Interactions with other skills

Owns: column-shape decisions (JSONB vs relational vs child table vs external store + pointer), JSONB index strategy chosen at design time, staging-vs-system-of-record boundary.
Hands off to: prisma-data-access-guard for query shape, indexes on existing columns, transactions, and migration mechanics once the column shape is decided; architecture-guard for cross-package data ownership; performance-budget-guard when the column-shape choice changes a hot-path query budget.
Does not duplicate: prisma-data-access-guard's query/migration safety; state-integrity-check's cache invalidation.

Review checklist (invoke when reviewing existing code)

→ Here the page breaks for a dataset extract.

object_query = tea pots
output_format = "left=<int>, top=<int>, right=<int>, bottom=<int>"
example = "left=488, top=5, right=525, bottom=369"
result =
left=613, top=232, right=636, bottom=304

Produce a markdown report with these sections:

Summary — one line: GREEN / YELLOW / RED.
Findings — per issue: File:line, severity (low/med/high), category, what's wrong, recommended fix.
Safer alternative — if a JSONB anti-pattern is widespread, prescribe the column / child-table / staging replacement for the whole codebase.
Checklist coverage — for each rule below, mark: PASS / CONCERN / NOT APPLICABLE.
- Rule 1: Each JSONB column satisfies Gate 1 (external schema, varies-across-rows, OR opaque snapshot) — name the qualifier per column.
- Rule 2: No FK, CHECK, or critical invariant depends on values inside any JSONB column.
- Rule 3: No JSONB column is updated in-place on a hot write path.
- Rule 4: Every JSONB query path has a named operator AND a named index (GIN / jsonb_path_ops / expression / partial).
- Rule 5: Downstream consumers tolerate the blob OR the column is staging-only with a normalized durable counterpart.
- Rule 6: Key/path cardinality across rows is bounded; no unbounded keys from untrusted input.
- Rule 7: Storage/op cost is justified with workload context (write rate, row width, TOAST), not a single byte threshold.
- Rule 8: Staging-vs-system-of-record is explicit in the schema.

Required explicit scans:

List every Json field in schema.prisma, with the Gate 1 qualifier and the index that serves its query path. Mark "no plan" entries as findings.
List every prisma.<model>.update (or raw UPDATE) that writes to a JSONB column on a code path that runs more than once per second per row.
List every JSONB-operator query (->, ->>, @>, ?, jsonb_path_*) and the index that serves it.
List every column that lives in JSONB but is referenced as a foreign key, joined on, or constrained in application code.